Casa Masaccio Contemporary Art
Casa Masaccio – Casa Giovanni da San Giovanni, Palazzo d’Arnolfo, Pieve di San Giovani Battista, Museo della Basilica
From 21 November to 31 December 2015
Curated by Giorgio di Genova
With the project entitled From the Municipal Collection of Contemporary Art: Marco Fidolini, Polyptychs 1983-2015 (Metropolitan Epiphanies), the Casa Masaccio Museum of Contemporary Art participates in the circuit of events and exhibitions organised by Toscana ‘900. Museums and art itineraries with an exhibition presenting a significant number of polyptychs painted after 1983
This event was organised with the intention of emphasising and providing greater visibility to the San Giovanni Valdarno Municipal Collection of Contemporary Art, consisting of works of art by artists who participated in the various editions of the Masaccio Prize from 1958 to 1968 (Giovanni Anselmo, Alighiero Boetti, Fernando Farulli, Alberto Moretti, Francesco Guerrieri, Aldo Turchiaro, Sergio Scatizzi) and donations received over the Casa Masaccio’s thirty-year period of exhibitions.
In addition to the presentation of a number of works of art in the Casa Giovanni da San Giovanni exhibition space, where the collection is hosted, the project is developed with focus on one artist whose work is part of this collection, Marco Fidolini (San Giovanni Valdarno, 1945). Thanks to an exhibition set in various locations in the city of San Giovanni Valdarno, which will allow viewers to enjoy a comparison-encounter with Fidolini’s work and the historical architecture, as well as works of art preserved in the town, this event intends to offer a digression on the poetics of this artist, one of the leading figurative artists in Tuscany and Italy.
This exhibition presents a significant number polyptychs painted after 1983. Among them, the largest work of art (Metropolis) measures 1860 cm x 150 cm. Through a series of pictorial cycles created in the form of traditional polyptychs, the religious identity of which has inevitably been transformed into a secular vision of contemporary life, often still have panels that remind one of 14th century and Renaissance elements (compartments, altar-pieces, cymatium molding, predellas). An in-depth iconographic analysis of a metropolitan-industrial kind, in the fetishist exaltation of the artefacts and the architectures, reveals the presence-absence of mankind as the ‘biological object,’ with the increasingly illusory and ambitious civil and alarming intention of interfering with the human condition and existential disquiet. Images of our daily lives that ideally draw on the great Tuscan and northern Renaissance tradition, to then reach the metaphysical area of the 20th century or the German one akin to the Neue Sachlichkeit and the Magischer Realismus, and that move the suggestion and the sacredness of altar-pieces from places of worship, to the familiarity and functionality of ordinary locations.
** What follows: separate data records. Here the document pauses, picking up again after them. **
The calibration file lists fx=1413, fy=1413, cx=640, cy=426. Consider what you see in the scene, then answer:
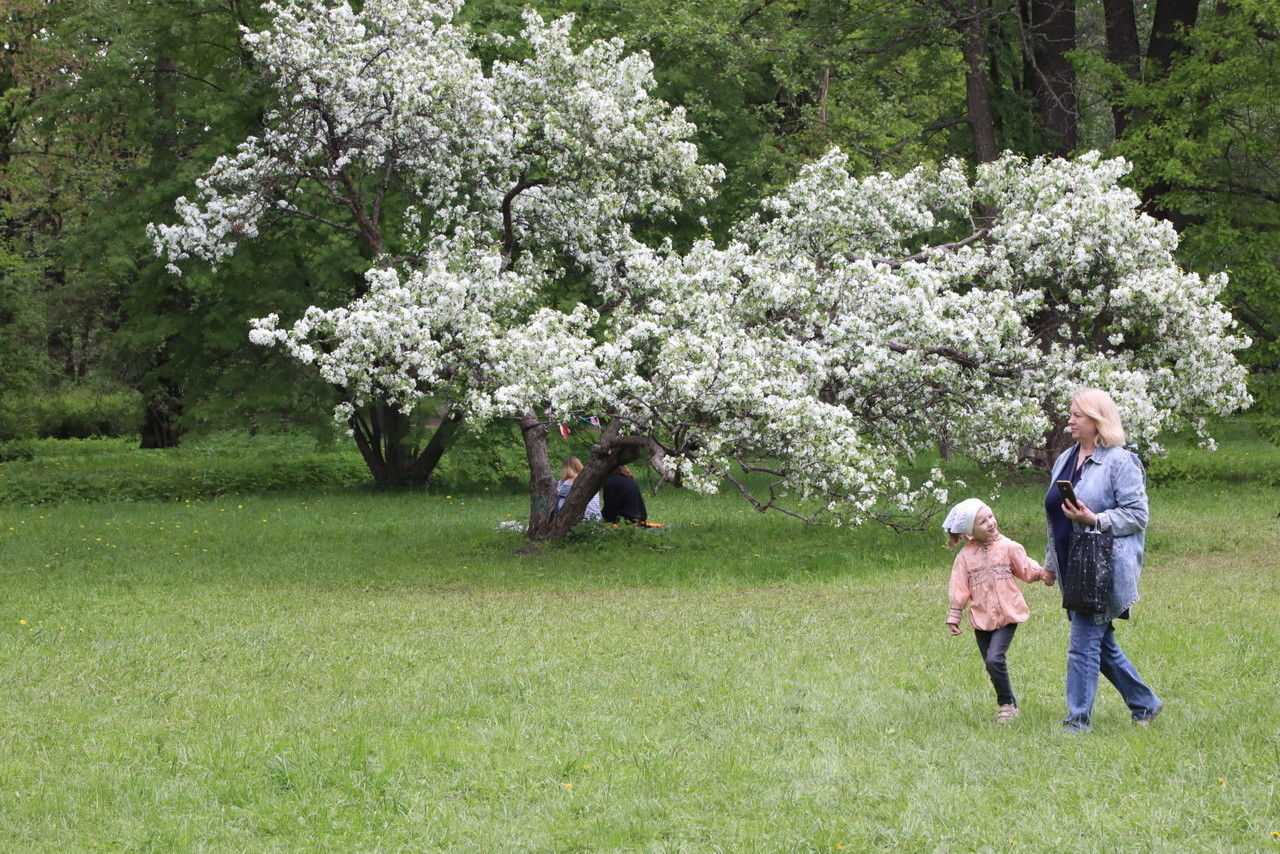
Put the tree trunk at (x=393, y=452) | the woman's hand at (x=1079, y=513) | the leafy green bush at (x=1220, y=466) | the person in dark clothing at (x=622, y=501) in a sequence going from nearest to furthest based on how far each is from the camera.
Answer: the woman's hand at (x=1079, y=513), the person in dark clothing at (x=622, y=501), the leafy green bush at (x=1220, y=466), the tree trunk at (x=393, y=452)

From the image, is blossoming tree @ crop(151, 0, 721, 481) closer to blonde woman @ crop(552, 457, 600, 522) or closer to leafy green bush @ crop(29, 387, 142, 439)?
blonde woman @ crop(552, 457, 600, 522)

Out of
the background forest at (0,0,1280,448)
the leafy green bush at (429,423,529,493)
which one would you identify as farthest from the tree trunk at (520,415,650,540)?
the leafy green bush at (429,423,529,493)

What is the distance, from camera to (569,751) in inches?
285

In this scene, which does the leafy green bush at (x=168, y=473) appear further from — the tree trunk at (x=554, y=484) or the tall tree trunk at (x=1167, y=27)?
the tall tree trunk at (x=1167, y=27)

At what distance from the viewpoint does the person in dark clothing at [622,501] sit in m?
19.0

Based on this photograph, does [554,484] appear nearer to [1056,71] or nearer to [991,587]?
[991,587]

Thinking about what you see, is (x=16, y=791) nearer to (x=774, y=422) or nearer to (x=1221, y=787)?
(x=1221, y=787)

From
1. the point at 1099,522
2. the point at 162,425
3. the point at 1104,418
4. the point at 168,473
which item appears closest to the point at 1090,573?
the point at 1099,522

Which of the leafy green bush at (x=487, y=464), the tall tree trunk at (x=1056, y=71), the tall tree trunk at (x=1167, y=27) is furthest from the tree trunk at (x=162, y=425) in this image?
the tall tree trunk at (x=1167, y=27)

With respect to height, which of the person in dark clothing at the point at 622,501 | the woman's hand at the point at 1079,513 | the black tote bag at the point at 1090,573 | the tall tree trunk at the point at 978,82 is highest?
the tall tree trunk at the point at 978,82

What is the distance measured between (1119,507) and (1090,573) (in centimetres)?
36

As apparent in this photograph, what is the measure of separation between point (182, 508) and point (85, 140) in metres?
8.82

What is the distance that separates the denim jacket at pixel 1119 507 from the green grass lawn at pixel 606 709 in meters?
0.75

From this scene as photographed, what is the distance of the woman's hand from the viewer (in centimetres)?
683
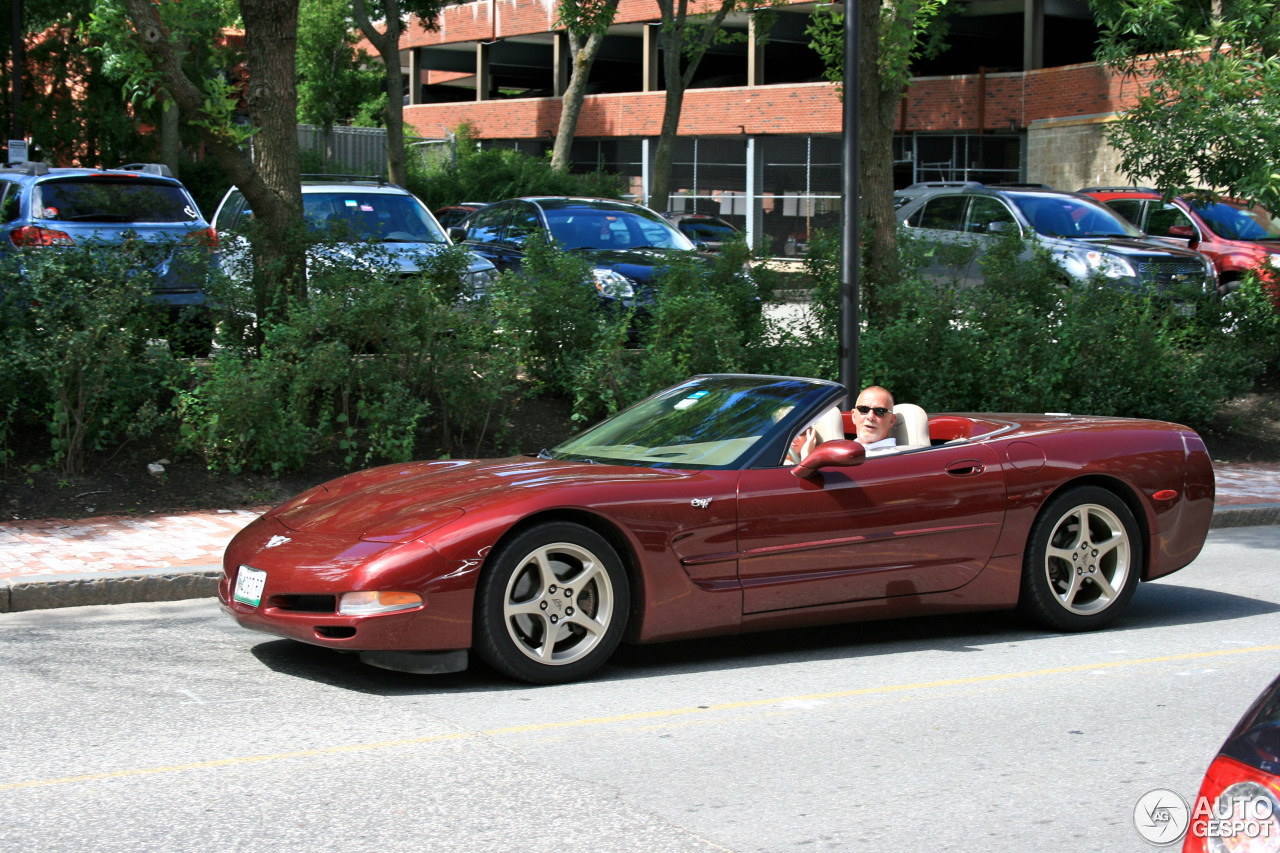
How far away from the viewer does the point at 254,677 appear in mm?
Result: 5895

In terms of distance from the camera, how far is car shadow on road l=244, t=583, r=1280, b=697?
5875mm

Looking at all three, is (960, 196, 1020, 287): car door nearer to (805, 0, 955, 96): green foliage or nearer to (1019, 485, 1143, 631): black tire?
(805, 0, 955, 96): green foliage

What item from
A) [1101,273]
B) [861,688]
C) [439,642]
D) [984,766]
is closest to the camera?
[984,766]

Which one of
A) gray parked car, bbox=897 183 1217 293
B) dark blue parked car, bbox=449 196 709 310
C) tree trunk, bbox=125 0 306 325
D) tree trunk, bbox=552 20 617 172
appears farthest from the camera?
tree trunk, bbox=552 20 617 172

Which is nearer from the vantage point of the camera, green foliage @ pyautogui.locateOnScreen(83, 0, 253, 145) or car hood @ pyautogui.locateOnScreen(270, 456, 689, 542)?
car hood @ pyautogui.locateOnScreen(270, 456, 689, 542)

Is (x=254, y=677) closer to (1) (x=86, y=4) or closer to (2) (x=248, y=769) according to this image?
(2) (x=248, y=769)

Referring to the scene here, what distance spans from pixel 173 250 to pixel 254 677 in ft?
18.0

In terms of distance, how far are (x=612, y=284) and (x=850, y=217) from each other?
3.28 m

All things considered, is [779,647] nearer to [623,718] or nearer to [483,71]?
[623,718]

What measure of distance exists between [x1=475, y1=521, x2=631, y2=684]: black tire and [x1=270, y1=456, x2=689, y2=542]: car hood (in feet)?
0.69

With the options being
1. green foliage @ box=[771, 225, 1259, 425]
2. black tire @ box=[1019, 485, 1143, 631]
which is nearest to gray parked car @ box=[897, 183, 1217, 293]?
green foliage @ box=[771, 225, 1259, 425]

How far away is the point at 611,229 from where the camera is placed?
614 inches

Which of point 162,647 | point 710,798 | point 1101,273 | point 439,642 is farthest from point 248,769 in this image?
point 1101,273

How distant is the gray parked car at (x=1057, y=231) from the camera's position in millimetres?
15484
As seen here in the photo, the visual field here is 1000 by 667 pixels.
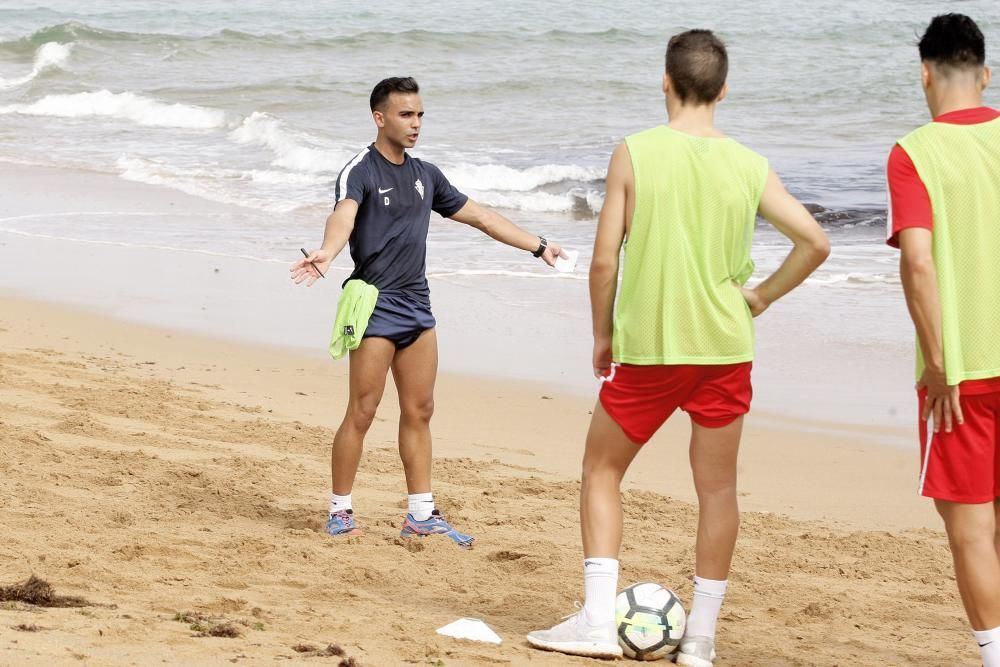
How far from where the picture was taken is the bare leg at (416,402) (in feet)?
19.1

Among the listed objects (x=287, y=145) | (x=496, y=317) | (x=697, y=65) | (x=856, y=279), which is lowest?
(x=496, y=317)

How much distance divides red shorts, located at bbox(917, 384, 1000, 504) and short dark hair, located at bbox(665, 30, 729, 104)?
3.71ft

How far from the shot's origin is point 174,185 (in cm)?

This series of polyptychs, having annulled their original sacredness for a new iconographic order, increasingly linked to the fascination-revulsion oxymoron of contemporary society, intends to interact with the customs and functionalities of our ordinary spaces. This event will be completed by the planned production of a catalogue dedicated to this exhibition and able to provide enlightenment as far as Fidolini’s work is concerned, thanks to a critical contribution by Giorgio Di Genova, author of Storia dell’Arte Italiana del ‘900, an important publication that proposes to address, from a generational perspective, all the Italian artistic experiences and personalities of our century, without neglecting the so-called “minor” ones.